### THE REQUEST
In the listing below, copy the lines from the one containing "Which is point" through the end, switching "interval" to "gap" and leaving everything else the same.
******
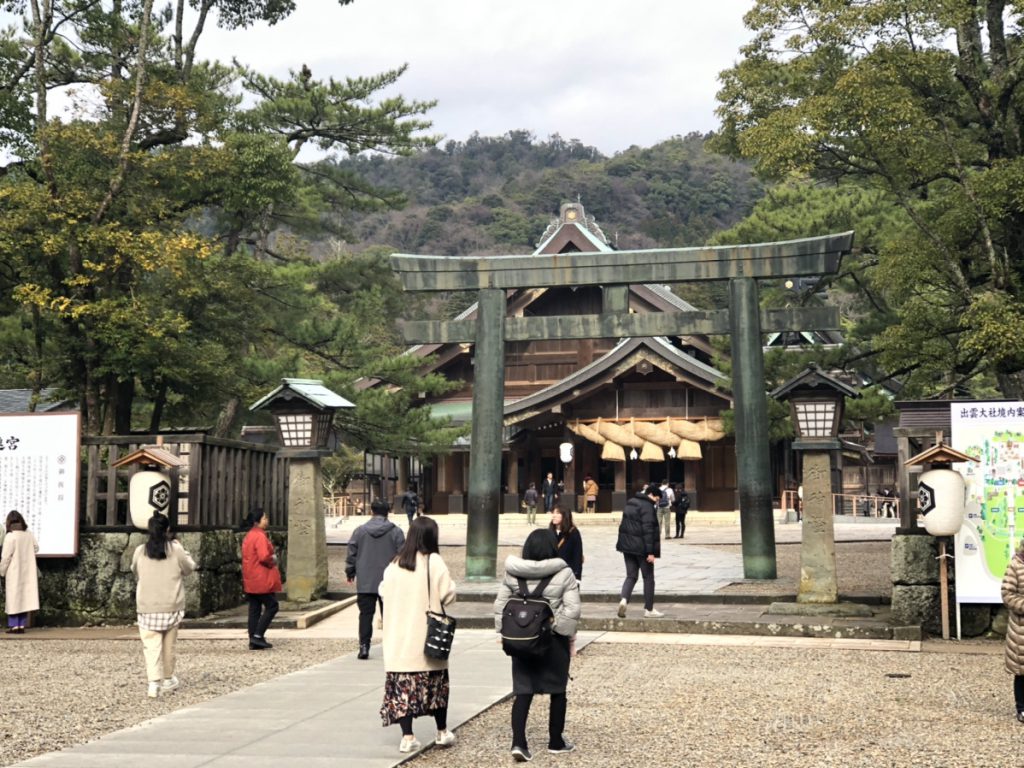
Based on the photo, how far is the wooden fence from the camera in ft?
51.2

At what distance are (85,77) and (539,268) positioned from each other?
11.2 meters

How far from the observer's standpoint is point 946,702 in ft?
31.0

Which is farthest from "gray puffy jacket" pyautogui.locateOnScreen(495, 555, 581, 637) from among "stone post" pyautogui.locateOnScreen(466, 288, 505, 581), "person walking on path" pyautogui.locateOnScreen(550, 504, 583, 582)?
"stone post" pyautogui.locateOnScreen(466, 288, 505, 581)

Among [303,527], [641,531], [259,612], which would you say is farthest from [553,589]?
[303,527]

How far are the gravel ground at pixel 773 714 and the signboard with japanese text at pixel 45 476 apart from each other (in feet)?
23.8

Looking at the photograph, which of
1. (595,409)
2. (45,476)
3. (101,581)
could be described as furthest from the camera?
(595,409)

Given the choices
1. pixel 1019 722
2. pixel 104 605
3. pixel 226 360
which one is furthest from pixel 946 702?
pixel 226 360

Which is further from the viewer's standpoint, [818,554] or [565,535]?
[818,554]

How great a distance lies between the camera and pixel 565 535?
1123 centimetres

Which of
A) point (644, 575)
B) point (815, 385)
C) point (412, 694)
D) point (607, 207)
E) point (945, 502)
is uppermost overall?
point (607, 207)

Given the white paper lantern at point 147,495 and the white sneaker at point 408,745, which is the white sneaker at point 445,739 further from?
the white paper lantern at point 147,495

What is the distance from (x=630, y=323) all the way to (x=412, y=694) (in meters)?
12.2

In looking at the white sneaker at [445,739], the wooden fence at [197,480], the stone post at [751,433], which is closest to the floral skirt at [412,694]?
the white sneaker at [445,739]

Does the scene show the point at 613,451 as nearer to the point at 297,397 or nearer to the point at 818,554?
the point at 297,397
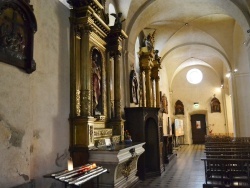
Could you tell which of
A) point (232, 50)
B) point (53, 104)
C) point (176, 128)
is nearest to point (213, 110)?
point (176, 128)

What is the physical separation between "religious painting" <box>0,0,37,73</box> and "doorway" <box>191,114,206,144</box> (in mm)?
20027

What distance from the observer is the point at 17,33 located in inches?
132

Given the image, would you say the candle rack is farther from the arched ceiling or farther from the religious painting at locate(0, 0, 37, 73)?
the arched ceiling

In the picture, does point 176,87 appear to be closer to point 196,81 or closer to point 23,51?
point 196,81

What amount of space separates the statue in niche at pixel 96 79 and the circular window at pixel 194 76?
16797mm

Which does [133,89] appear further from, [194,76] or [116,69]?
[194,76]

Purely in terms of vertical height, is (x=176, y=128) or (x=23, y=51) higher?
(x=23, y=51)

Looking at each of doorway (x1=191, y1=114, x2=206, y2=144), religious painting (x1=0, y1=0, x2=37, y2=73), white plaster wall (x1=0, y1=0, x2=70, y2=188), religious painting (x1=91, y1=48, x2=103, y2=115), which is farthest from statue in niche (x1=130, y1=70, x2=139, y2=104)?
doorway (x1=191, y1=114, x2=206, y2=144)

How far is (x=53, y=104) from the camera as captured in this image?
446cm

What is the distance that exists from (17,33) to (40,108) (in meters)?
1.27

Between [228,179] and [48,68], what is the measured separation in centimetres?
377

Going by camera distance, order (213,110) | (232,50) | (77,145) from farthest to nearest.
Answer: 1. (213,110)
2. (232,50)
3. (77,145)

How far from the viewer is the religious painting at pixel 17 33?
3.11 meters

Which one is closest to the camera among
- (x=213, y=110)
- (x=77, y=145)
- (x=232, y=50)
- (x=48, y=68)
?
(x=48, y=68)
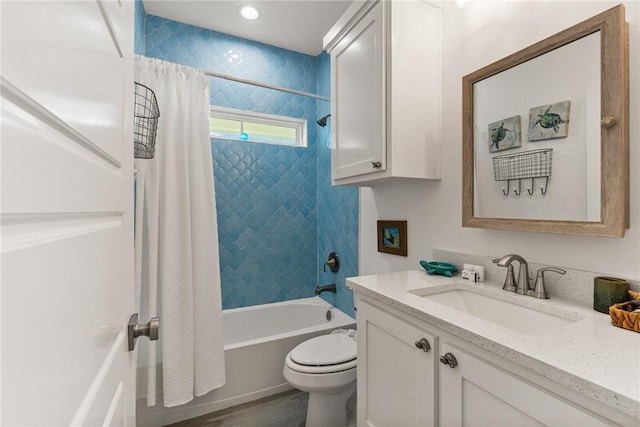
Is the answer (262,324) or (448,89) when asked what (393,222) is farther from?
(262,324)

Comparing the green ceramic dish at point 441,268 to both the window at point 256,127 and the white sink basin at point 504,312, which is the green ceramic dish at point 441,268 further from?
the window at point 256,127

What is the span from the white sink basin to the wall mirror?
286 mm

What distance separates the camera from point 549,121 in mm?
1057

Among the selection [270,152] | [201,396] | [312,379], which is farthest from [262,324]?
[270,152]

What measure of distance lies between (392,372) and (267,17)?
2.54m

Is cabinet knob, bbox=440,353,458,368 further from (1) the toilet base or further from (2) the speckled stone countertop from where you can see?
(1) the toilet base

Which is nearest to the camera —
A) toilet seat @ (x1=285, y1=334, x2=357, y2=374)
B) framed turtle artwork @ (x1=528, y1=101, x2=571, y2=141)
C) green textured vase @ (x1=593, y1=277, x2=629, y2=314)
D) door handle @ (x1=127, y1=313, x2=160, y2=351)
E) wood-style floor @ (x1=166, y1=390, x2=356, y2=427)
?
door handle @ (x1=127, y1=313, x2=160, y2=351)

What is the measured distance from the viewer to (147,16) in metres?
2.31

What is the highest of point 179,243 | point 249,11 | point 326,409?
point 249,11

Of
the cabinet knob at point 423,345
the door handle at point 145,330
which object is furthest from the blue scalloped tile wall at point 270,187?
the door handle at point 145,330

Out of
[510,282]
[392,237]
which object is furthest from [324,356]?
[510,282]

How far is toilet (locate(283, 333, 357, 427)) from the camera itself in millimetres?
1573

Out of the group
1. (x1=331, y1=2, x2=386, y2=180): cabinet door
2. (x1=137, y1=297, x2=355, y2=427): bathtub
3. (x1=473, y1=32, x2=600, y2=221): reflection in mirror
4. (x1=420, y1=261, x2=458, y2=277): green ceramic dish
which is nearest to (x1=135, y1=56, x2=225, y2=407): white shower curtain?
(x1=137, y1=297, x2=355, y2=427): bathtub

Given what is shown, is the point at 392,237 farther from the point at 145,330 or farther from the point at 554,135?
the point at 145,330
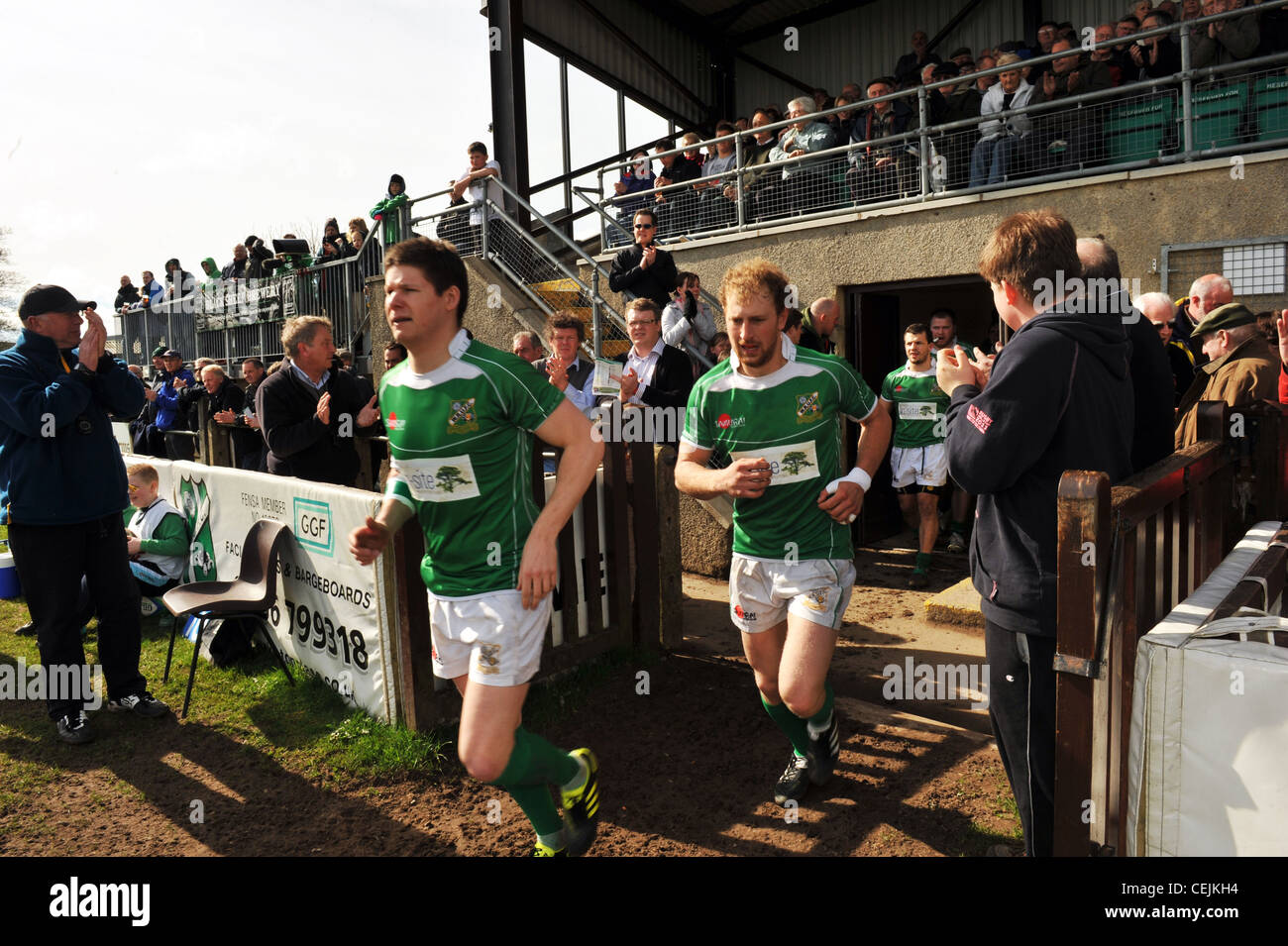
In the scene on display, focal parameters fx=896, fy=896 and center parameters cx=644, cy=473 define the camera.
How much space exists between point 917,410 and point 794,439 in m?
4.78

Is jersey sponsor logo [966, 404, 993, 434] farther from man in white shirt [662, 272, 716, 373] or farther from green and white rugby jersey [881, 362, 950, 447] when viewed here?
man in white shirt [662, 272, 716, 373]

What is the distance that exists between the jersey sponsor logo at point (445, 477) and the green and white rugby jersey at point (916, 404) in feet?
18.3

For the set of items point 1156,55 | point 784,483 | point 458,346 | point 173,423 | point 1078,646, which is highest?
point 1156,55

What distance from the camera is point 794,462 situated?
3732mm

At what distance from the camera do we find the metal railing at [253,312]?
14.3 metres

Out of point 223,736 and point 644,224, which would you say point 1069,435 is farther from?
point 644,224

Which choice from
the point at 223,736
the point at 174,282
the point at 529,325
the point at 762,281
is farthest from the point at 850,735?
the point at 174,282

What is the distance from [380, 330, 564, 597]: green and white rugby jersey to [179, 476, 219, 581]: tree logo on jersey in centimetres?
412

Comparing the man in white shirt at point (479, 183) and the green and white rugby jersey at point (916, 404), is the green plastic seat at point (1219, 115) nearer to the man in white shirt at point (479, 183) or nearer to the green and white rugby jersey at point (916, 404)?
the green and white rugby jersey at point (916, 404)

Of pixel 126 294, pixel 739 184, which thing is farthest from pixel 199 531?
pixel 126 294

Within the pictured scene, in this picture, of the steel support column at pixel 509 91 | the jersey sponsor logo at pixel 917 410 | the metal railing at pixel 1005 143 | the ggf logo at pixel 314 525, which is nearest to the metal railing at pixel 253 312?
the steel support column at pixel 509 91

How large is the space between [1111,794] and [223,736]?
4.49m

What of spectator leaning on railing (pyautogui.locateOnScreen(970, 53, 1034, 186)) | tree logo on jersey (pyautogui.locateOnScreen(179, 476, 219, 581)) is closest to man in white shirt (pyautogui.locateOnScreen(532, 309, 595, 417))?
tree logo on jersey (pyautogui.locateOnScreen(179, 476, 219, 581))

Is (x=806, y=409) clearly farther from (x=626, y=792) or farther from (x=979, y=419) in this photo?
(x=626, y=792)
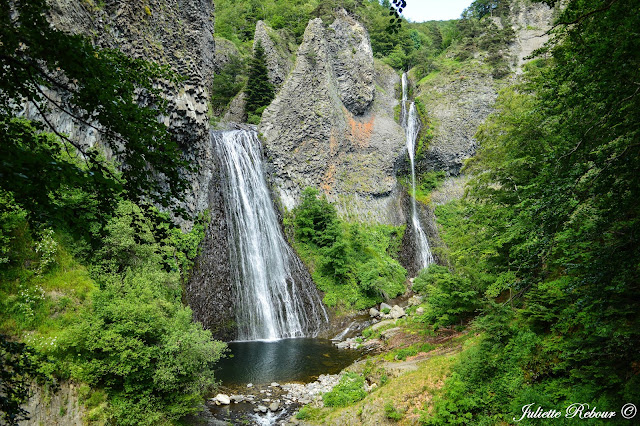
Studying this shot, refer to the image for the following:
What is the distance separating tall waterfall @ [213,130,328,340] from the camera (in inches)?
779

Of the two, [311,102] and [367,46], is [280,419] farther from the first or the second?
[367,46]

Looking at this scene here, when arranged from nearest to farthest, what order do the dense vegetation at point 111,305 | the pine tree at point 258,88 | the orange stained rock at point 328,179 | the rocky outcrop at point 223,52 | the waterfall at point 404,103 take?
the dense vegetation at point 111,305 < the orange stained rock at point 328,179 < the pine tree at point 258,88 < the waterfall at point 404,103 < the rocky outcrop at point 223,52

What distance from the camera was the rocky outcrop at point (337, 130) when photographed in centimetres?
2819

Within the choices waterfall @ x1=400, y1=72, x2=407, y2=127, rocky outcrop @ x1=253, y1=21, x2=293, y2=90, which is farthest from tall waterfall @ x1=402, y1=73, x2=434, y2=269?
rocky outcrop @ x1=253, y1=21, x2=293, y2=90

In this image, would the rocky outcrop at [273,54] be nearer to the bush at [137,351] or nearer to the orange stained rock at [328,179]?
the orange stained rock at [328,179]

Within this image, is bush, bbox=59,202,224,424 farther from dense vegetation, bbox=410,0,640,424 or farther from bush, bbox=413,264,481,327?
bush, bbox=413,264,481,327

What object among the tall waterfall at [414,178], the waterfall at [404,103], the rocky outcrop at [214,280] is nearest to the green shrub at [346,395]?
the rocky outcrop at [214,280]

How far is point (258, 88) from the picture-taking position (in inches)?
1233

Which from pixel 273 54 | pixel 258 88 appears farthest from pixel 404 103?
pixel 258 88

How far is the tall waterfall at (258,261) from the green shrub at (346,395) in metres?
9.68

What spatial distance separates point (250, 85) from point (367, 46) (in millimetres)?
14280

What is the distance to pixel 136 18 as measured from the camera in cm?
1680
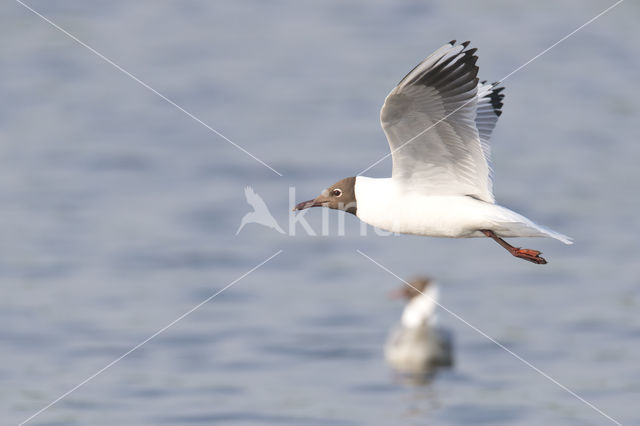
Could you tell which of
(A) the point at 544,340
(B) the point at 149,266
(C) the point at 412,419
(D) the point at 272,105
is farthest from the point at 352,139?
(C) the point at 412,419

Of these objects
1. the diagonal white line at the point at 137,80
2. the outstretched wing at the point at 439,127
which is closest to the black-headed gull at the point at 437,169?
the outstretched wing at the point at 439,127

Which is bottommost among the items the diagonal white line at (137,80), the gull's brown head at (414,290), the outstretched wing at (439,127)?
the gull's brown head at (414,290)

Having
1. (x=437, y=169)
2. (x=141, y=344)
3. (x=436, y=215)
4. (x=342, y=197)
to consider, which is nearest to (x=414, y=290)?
(x=141, y=344)

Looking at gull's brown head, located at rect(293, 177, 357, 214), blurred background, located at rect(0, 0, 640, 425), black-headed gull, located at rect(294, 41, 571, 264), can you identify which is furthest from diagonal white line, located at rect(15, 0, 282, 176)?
black-headed gull, located at rect(294, 41, 571, 264)

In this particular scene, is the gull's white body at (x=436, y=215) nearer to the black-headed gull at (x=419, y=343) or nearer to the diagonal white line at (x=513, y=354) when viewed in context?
the diagonal white line at (x=513, y=354)

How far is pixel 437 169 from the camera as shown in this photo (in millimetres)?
8586

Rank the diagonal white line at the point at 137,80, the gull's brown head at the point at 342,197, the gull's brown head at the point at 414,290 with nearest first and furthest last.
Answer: the gull's brown head at the point at 342,197, the gull's brown head at the point at 414,290, the diagonal white line at the point at 137,80

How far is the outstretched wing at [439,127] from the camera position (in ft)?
26.4

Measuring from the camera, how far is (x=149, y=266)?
69.2 ft

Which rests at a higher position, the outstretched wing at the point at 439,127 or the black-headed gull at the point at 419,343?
the outstretched wing at the point at 439,127

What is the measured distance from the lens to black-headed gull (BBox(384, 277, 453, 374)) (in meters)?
17.5

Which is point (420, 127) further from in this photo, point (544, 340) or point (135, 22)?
point (135, 22)

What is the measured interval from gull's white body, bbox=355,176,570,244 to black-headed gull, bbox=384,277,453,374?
9116 mm

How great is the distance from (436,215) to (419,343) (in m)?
9.33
******
### TASK RESULT
Which is point (420, 127) further from in this photo, point (544, 340) or point (135, 22)?
point (135, 22)

What is the measured gap from gull's white body, bbox=355,176,570,244 to black-headed gull, bbox=384,277,453,374?
9116 mm

How great is the distance from (436,215) to (419,343) (in m)?
9.33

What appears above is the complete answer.